2. A method according to claim 1, which comprises using laser light with a wavelength in the near UV and/or visible and/or near IR range.
3. A method according to claim 1, which comprises using laser light with a wavelength in the visible range.
4. A method according to claim 1, which comprises using a pulsed or pulse-modified, frequency doubled Nd:YAG laser or a metal vapour laser or an excimer laser.
5. A method according to claim 1, which comprises using pulse energies ranging from a millijoule to one kilojoule per cm² and pulse widths ranging from microseconds to picoseconds.
6. A method according to claim 1, which comprises using molybdenum disulfide in flake or platelet form having a particle diameter of less than 100 »m and a thickness of up to 4 »m.
7. A method according to claim 1, which comprises using, for mass-coloured plastics, from 0.01 to 5.0% by weight and, for polymers in the form of a coating material or printing ink from 1.0 to 15.0% by weight of molybdenum disulfide, based on the plastics material or on the dry layer of coating material or printing ink.

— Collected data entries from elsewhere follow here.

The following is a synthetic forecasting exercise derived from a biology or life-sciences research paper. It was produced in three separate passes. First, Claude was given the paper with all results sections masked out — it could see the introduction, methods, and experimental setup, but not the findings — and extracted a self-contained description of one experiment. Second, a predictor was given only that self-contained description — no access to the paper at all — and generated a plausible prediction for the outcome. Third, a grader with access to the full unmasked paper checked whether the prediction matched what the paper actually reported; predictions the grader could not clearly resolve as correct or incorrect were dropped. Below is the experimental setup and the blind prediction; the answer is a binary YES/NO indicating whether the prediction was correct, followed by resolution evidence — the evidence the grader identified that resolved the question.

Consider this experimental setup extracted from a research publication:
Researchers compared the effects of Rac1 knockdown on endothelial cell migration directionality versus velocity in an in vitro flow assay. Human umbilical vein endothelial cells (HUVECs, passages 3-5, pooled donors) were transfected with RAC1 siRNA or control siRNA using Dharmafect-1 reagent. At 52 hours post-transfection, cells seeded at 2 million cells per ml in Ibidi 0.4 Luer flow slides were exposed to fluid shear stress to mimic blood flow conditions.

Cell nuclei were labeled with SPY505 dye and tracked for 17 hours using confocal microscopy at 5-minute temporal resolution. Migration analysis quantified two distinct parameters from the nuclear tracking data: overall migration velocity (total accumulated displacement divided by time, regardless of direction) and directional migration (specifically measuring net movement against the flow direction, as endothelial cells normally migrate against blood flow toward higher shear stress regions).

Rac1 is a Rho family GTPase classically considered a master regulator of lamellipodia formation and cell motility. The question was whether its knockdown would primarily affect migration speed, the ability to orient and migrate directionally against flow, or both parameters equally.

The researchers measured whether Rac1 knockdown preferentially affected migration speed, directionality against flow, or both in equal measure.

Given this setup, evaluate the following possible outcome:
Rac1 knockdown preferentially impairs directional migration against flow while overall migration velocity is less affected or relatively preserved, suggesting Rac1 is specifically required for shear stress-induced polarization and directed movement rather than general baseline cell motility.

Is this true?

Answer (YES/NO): NO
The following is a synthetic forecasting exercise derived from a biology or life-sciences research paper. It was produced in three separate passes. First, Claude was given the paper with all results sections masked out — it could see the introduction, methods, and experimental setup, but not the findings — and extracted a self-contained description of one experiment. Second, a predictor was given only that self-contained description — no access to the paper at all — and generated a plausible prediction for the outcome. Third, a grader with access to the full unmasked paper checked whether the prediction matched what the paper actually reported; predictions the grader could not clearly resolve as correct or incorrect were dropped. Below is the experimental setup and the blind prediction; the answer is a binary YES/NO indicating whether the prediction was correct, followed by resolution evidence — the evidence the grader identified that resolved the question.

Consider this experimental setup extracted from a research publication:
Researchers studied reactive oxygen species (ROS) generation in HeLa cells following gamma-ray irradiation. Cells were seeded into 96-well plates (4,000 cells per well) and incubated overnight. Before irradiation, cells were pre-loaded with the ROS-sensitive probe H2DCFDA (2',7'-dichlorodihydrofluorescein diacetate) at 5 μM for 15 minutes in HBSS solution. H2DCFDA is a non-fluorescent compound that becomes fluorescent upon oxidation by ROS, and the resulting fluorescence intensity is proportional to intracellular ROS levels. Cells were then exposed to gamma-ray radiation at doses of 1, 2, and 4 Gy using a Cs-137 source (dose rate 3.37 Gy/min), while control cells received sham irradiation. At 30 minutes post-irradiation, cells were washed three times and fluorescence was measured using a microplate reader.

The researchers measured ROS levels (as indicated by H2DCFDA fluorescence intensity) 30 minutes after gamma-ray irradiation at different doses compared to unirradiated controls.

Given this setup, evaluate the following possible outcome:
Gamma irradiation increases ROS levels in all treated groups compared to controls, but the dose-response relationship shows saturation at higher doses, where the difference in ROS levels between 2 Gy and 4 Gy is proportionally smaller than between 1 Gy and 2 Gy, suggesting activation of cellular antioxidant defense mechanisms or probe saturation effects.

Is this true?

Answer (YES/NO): NO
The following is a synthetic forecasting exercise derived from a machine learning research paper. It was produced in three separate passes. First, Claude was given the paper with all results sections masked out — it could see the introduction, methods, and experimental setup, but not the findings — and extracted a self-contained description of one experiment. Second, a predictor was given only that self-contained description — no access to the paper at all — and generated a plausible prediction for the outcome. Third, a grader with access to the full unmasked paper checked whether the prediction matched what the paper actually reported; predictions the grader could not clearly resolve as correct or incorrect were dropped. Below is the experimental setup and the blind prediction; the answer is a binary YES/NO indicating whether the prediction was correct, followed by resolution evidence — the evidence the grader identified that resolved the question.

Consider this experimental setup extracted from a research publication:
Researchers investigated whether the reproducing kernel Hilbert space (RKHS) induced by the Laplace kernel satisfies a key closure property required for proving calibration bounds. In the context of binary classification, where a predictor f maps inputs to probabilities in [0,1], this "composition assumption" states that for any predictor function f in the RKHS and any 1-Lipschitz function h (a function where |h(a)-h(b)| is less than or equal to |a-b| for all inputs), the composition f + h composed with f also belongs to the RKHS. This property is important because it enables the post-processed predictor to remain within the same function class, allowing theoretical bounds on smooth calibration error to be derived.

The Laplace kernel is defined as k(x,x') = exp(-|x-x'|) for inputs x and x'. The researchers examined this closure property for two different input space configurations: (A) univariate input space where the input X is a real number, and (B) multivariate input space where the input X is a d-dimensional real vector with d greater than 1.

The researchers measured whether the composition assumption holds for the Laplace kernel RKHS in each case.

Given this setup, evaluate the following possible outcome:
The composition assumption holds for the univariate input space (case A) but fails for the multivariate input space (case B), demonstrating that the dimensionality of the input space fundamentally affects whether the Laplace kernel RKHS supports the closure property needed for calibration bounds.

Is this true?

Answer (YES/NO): YES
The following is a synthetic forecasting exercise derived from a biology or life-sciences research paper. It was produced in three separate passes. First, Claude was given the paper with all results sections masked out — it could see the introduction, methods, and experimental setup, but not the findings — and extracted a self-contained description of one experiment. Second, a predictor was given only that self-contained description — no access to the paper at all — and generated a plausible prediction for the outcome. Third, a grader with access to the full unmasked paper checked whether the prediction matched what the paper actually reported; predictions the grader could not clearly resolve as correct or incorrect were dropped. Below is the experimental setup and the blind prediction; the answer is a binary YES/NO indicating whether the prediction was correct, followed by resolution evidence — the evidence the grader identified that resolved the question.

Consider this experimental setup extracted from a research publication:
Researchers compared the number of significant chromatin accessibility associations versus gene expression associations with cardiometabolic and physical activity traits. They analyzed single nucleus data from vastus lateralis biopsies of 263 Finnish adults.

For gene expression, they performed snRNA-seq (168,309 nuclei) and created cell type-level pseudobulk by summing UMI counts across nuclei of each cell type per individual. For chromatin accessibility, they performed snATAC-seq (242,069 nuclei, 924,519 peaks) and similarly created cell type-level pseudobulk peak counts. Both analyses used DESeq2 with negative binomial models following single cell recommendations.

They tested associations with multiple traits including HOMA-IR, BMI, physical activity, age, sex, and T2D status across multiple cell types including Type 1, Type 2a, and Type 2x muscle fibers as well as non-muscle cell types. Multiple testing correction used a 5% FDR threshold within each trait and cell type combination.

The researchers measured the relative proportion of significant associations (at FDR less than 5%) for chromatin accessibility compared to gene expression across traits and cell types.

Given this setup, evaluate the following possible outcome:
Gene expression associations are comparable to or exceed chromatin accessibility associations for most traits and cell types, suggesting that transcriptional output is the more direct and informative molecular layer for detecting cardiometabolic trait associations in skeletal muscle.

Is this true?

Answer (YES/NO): YES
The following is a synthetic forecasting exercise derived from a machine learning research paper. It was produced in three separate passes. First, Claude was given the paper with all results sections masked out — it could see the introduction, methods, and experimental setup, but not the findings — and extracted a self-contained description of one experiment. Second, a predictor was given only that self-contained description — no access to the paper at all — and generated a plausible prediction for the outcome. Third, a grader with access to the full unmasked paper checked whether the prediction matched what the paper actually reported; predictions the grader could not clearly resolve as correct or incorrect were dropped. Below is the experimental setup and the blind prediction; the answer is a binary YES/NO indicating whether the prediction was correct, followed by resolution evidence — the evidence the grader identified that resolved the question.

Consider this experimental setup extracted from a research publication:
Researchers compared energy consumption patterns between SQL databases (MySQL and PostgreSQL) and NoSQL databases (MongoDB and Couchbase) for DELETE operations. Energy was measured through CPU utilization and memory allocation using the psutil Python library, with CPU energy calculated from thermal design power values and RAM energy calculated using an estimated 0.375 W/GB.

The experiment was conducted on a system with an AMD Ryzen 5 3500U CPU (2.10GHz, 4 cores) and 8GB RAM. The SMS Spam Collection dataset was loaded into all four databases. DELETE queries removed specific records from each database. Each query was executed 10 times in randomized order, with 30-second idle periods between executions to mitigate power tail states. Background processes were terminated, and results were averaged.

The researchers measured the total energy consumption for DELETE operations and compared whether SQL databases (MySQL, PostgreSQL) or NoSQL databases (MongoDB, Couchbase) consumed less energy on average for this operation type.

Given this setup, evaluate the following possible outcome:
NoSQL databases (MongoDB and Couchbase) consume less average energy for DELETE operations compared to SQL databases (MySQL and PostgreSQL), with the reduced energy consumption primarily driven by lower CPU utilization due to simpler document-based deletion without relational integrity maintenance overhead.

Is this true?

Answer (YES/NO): NO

8. A method according to claim 1, wherein the plastic is a polyvinyl chloride, polyvinyl ester, polyacrylate or polymethacrylate, polyester, polyamide, polyimide, polycarbonate, polyurethane, polyether, polyacetal, phenolic resin, amine resin, epoxy resin or polyolefin.
9. A method according to claim 1, wherein the plastics material is blended with an additional colorant or mixture of colorants.
10. A method according to claim 9, wherein the colorant used is an inorganic or organic pigment or a polymer-soluble dye.
11. Material marked according to claim 1.